>> BEGIN TEXT PASSAGE
On the death of Kim Jong-Il

Ivo Vegter is a columnist and the author of Extreme Environment, a book on environmental exaggeration and how it harms emerging economies. He writes on this and many other matters, from the perspective of individual liberty and free markets.

The reason we loved the Nando's “dictator” advert, pulled because of fears for the safety of the chain's Zimbabwean employees, is because it expresses a wish all of us share.

This week, we mourn the deaths of Václav Havel, the man who led the former Czechoslovakia’s Velvet Revolution against Soviet domination, and of Christopher Hitchens, the man of the astonishingly agile mind, who railed against totalitarianism in all its forms.

In fitting counterpoint, news broke this weekend that the Dear Leader of North Korea has obliged them, and joined the Brother Leader of Libya on the ash heap of history.

It’s been quite a year for dictators and international fugitives. Many were deposed, and not a few died. Few were more odious than North Korea’s Kim Jong Il, who presided over a country that stubbornly clung to a vicious brand of communist thought control.

North Korea has long-range missiles and nuclear weapons. Its standing army is exceeded only by those of three vastly larger countries: China, the USA and India. Per capita, it is by some margin the largest in the world. For every thousand of its starving people, fifty better-fed soldiers guard the country’s deserted streets, barren farms and empty food shops from foreign attack.

After all, the greed of American neo-fascist imperialist warmongers knows no bounds, and the jealous bastards have troops just across the “demilitarised” zone for a reason. In international relations departments, the term “juche envy” is used to describe such latent Yankee aggression.
>> END TEXT PASSAGE
>> BEGIN DATA
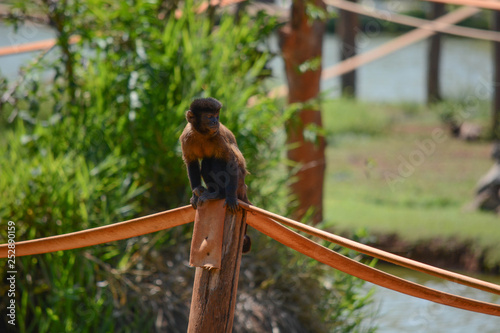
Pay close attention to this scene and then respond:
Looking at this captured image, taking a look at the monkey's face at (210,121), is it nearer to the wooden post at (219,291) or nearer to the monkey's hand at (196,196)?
the monkey's hand at (196,196)

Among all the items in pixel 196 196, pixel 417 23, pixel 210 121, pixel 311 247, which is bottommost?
pixel 311 247

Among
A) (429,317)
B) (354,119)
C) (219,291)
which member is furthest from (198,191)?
(354,119)

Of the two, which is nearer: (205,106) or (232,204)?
(232,204)

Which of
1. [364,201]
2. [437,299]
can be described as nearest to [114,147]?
[437,299]

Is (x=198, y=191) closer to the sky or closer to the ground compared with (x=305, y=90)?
closer to the ground

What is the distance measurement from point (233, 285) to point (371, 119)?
8996 millimetres

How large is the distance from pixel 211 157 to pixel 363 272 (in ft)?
2.55

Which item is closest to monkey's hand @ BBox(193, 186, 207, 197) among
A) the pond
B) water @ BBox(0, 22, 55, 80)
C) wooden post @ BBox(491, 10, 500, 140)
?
water @ BBox(0, 22, 55, 80)

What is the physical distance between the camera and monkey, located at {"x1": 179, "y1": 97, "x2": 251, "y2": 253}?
2.18 m

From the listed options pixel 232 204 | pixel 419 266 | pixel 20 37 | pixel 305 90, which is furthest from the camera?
pixel 20 37

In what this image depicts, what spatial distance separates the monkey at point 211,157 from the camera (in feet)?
7.14

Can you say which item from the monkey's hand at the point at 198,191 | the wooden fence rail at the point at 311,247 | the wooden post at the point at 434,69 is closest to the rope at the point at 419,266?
the wooden fence rail at the point at 311,247

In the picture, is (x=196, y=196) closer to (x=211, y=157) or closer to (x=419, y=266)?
(x=211, y=157)

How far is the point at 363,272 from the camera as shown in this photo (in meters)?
1.95
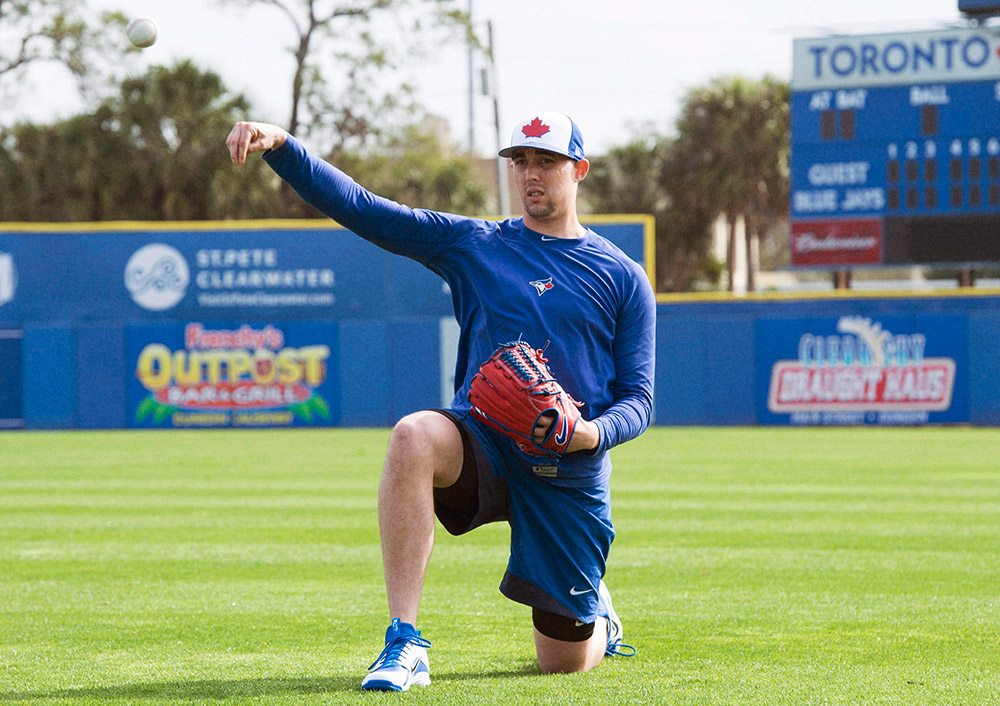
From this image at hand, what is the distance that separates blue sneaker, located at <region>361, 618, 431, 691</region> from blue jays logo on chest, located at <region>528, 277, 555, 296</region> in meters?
1.04

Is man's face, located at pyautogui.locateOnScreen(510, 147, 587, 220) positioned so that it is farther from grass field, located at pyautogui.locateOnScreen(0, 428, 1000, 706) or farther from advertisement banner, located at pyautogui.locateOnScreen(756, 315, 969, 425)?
advertisement banner, located at pyautogui.locateOnScreen(756, 315, 969, 425)

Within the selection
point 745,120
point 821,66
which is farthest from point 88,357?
point 745,120

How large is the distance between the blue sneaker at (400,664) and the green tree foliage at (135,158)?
26.9 meters

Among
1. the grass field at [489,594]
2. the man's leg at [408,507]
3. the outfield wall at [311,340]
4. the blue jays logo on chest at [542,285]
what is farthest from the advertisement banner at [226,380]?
the man's leg at [408,507]

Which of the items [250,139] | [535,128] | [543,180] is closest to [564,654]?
[543,180]

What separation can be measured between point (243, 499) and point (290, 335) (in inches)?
448

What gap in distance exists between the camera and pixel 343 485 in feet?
34.7

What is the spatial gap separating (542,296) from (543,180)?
352mm

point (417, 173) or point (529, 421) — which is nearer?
point (529, 421)

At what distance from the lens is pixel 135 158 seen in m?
29.9

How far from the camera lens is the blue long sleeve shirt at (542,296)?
11.9 feet

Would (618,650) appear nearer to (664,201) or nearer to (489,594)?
(489,594)

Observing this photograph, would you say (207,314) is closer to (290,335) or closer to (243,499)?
(290,335)

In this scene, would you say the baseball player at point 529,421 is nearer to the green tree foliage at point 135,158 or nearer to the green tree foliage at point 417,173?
the green tree foliage at point 135,158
>> END DATA
### [GIVEN REQUEST 1]
In the column on Kim Jong-Il's death, which three countries have standing armies larger than North Korea's?
### [GIVEN REQUEST 2]
Write the next part of the column on Kim Jong-Il's death, picking up after its last sentence.

### [TASK ANSWER 1]
China, the USA and India.

### [TASK ANSWER 2]
Rare visitors to the secretive state report many positive emotions – happiness, national pride, and when appropriate, grief – etched on the faces of newsreaders and tour guides. North Korea has concentration camps in which live humans – those who failed to hold Kim in sufficiently high esteem, along with their parents, siblings and children – are subjected to gruesome chemical weapon experiments. You’d smile too, if that was your alternative.

Inept though the country’s official propaganda is, it should be noted that in reality, Kim Jong Il was dead for two days before anyone – but anyone – knew about it. At first, reports said he, the indefatigable Dear Leader, had died of fatigue. Reports remain mixed at the time of writing, but the Korean Central News Agency, the source for a great deal of amusement and very little truth, says it was a myocardial infarction.

Such secrecy is the mark of a thoroughly repressive totalitarian state. It is also why the song I’m so ronery, from that superb documentary, Team America: World Police, is so funny. Few people – outside an unthinking few on the far left who support by default anything the free world opposes – have any sympathy for the porcine, totalitarian bastard. He died with the blood of uncounted millions on his hands.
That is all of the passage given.